SeanMartin opened this issue on Aug 14, 2019 ยท 128 posts
Penguinisto posted Thu, 22 August 2019 at 12:57 PM
wolf359 posted at 10:37AM Thu, 22 August 2019 - #4360119
@peng.. First lets be honest . Any discussion about the professional CG/ VFX houses ( Framestore ,MPC Industrial Light & magic etc) having to deal with with Daz content system is moot.
They custom make their assets for each Movie/show as do the triple A Game dev companies like Epic & Blizzard/Activision.
Given the litigation-happy climate we all live in? Foregone conclusion. DS, Poser, iClone, etc... the top dogs aren't going to bother unless they have little semi-independent divisions that whomp out side-work (e.g. for adverts or stock), which most usually don't/won't do at that level.

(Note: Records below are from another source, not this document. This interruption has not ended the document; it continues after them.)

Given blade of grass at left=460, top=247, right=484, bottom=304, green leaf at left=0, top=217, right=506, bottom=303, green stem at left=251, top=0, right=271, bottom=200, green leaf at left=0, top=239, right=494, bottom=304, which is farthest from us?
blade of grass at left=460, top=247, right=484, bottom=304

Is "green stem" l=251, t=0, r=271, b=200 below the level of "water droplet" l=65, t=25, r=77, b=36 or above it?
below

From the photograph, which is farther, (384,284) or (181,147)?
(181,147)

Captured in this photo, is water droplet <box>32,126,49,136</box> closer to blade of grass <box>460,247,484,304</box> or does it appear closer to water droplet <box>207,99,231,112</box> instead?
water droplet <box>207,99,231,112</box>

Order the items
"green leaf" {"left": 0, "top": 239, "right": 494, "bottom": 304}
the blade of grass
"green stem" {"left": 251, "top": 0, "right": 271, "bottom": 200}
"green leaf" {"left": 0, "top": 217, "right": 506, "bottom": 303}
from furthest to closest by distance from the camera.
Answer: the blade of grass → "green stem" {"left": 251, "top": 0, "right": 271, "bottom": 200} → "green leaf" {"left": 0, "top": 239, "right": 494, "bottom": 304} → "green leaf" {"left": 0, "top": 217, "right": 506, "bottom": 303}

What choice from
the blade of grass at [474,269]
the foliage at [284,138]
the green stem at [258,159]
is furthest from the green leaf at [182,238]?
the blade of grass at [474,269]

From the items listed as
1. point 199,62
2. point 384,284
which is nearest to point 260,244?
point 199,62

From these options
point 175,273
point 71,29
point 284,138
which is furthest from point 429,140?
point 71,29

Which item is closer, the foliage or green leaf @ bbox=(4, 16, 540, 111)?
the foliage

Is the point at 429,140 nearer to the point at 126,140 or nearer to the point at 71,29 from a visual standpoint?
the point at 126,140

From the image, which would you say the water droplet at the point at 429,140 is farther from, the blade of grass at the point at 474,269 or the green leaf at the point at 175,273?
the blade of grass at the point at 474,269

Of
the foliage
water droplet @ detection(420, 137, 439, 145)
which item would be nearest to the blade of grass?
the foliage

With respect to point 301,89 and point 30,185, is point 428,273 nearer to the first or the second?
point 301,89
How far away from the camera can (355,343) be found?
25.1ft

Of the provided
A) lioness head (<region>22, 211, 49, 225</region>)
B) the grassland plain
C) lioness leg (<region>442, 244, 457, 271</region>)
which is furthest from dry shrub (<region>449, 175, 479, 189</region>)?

Poser/DS doesn't aim for that at the pro level. They do however aim for the smaller houses - places where budgets don't allow for all-custom mesh, and where they're not big enough to dictate timelines on their bids - oh, and unlike the big boys, they actually have to bid on projects/RFQs. Same with the freelancers... I know for fact that with my salary+savings, I could go out and buy a couple of Mac Pros, a decent NAS, and if I had the talent, start bidding on work while living off the savings account. Problem is, aside from my utter lack of artistic talent at that level, is that I don't have the dosh and/or the time to amass a huge stockpile of assets that I can irrefutably defend against IP theft or claims thereof.
So... at the smaller level, small shops tend to go for the Poser/DAZ ecosystem - let Rendo and DAZ take the heat for any litigation over IP (shows license, points at DAZ or Rendo as the source...) Also, you can get that IP protection for cheap this way... a typical non-rigged (but mapped and fully textured) human head that looks like one rando dude, that you own full IP over, runs roughly $5-10k, or will require you to get at least a photographic model release, take tons of pix of the dude's head, do the meshing yourself, the mapping, etc...
...and did I mention that for tiny side-jobs with a crap budget and a tight deadline, these little apps work great. Cae in point: In 2012, I got a chiropractor to use DS, Michael 4, and the old (but accurate) muscle maps tex for a video presentation he was doing at an upcoming conference. Apparently it was a moderate success, and he didn't have to hire a CG shop to do it.
Ask pro ,over on CG society, and they will explain how VFX houses typically use Linux servers and a custom in program file referencing system whereby several operators ,on different workshifts,can work on their aspect of a scene file (Example: only "Optimus prime"in transformers ),
Fully understood. But, again, we're not talking about the top of the heap here - smaller houses do what they have to, no matter who their patrons might be. Perfect example: Intel's digital arts group back in 2007-2008 had all kinds of goodies, top notch devs, and megatons of CG apps, but they didn't have the AAA budget for a big asset library, nor did they have the luxury of time or mesh-mongers to home-grow one. Their focus was on hardware that could handle the CG, not the CG itself. So, you wound up seeing Poser and exported Poser/DAZ content a lot (they were just toying with DS when my group at the time --Digital Home Group-- shifted campuses.)
These SME levels are the people I was aiming at for the solution I proposed... and curiously enough, it works.
The only people who buy/use those plugins are existing Daz studio content users/shoppers who happen to also have a Maya license.and that does NOT represent market share growth.
You mean the SME (small-biz) market?